OSA Logo LED device seems to have come into the forefront for treating skin cancer. Researchers from the University of California, Irvine (UC Irvine) assert that employment of LEDs can boost photodynamic therapy (PDT), a technique for treating cancer. In the process of PDT, photosensitizing chemicals absorbing light are probably injected into a tumor and then exposed to light.

It is assumed that generation of oxygen radicals from the light energy helps chemicals to destroy cancer cells. The U.S. Food and Drug Administration (FDA) have apparently approved PDT in treating esophageal and lung cancer. A major obstacle that scientists are currently facing with the new LED device is the lack of a detailed imaging technique to target and assess the effectiveness of PDT. With the help of a spatial frequency domain imaging, a novel device with an array of five different colors of LEDs has been introduced. This device probably illuminates skin with distinct intensity patterns. It is suspected that the intensity patterns alter on the basis of the tissue structure and pigments in the skin. Accurate models of light propagation may produce images that reveal the biochemistry of the tissue.

Rolf Saager, working in the lab of Anthony Durkin at the Beckman Laser Institute at UC Irvine, affirmed, “Through this imaging modality, it is now possible to assess how the therapeutic light will travel throughout the affected tissue, quantify the drug present within the lesion and monitor its efficacy during treatment.”

In order to examine spatial frequency domain imaging system, experts imaged a small population of skin cancers before treatment to group the variability among subjects and within the lesions themselves.
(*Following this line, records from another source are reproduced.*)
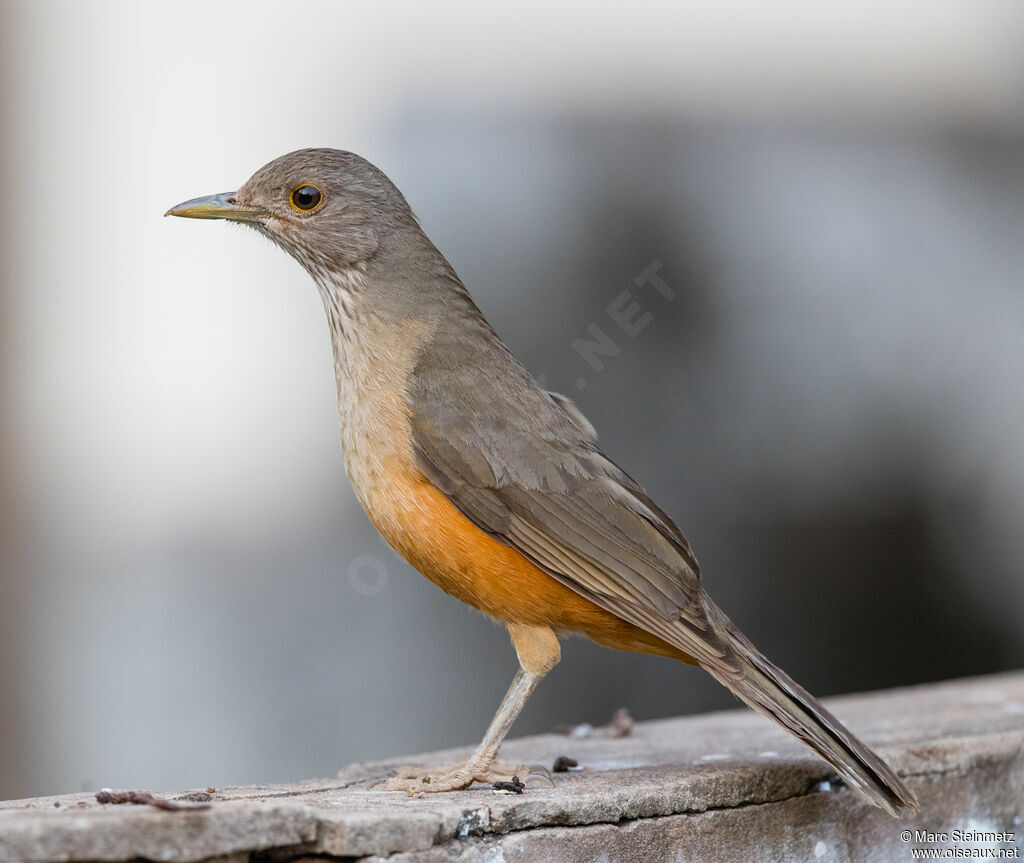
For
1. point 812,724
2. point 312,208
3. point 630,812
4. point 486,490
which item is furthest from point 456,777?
point 312,208

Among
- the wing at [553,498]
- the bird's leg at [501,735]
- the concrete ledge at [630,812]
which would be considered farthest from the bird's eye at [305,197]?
the concrete ledge at [630,812]

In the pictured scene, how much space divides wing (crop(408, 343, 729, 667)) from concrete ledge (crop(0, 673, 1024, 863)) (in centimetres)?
47

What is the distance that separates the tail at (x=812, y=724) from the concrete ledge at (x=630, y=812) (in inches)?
9.7

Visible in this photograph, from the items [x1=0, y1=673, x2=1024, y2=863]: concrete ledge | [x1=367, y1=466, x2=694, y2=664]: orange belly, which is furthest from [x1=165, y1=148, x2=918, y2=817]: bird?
[x1=0, y1=673, x2=1024, y2=863]: concrete ledge

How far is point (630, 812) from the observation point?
11.1 ft

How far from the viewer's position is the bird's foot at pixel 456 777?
3564mm

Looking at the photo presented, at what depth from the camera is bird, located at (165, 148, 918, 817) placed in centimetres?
367

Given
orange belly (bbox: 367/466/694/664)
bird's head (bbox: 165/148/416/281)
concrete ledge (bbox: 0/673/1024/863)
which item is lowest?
concrete ledge (bbox: 0/673/1024/863)

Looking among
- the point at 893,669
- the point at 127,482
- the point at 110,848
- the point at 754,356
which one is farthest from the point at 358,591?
the point at 110,848

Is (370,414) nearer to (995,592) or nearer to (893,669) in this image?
(893,669)

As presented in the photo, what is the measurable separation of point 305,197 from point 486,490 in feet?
3.92

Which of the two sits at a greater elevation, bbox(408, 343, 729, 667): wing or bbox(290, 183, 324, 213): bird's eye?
bbox(290, 183, 324, 213): bird's eye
The process took around 5-10 seconds and developed images with a resolution of 30 microns, probably unraveling spatially resolved maps of the optical properties of the lesions, tissue oxygenation and quantitative distribution of the photosensitizing drug. This imaging technique may put forth an improved map for targeting and optimizing photodynamic therapy for basal cell carcinoma, the most common type of skin cancer. Additional research will be triggered for allowing the therapeutic aspects of the instrument and to examine the tissue dynamics during PDT treatment regimens.

The research will be at the Optical Society’s (OSA) 94th annual meeting, Frontiers in Optics (FiO) 2010 at the Rochester Riverside Convention Center in Rochester, N.Y., from October 24-28.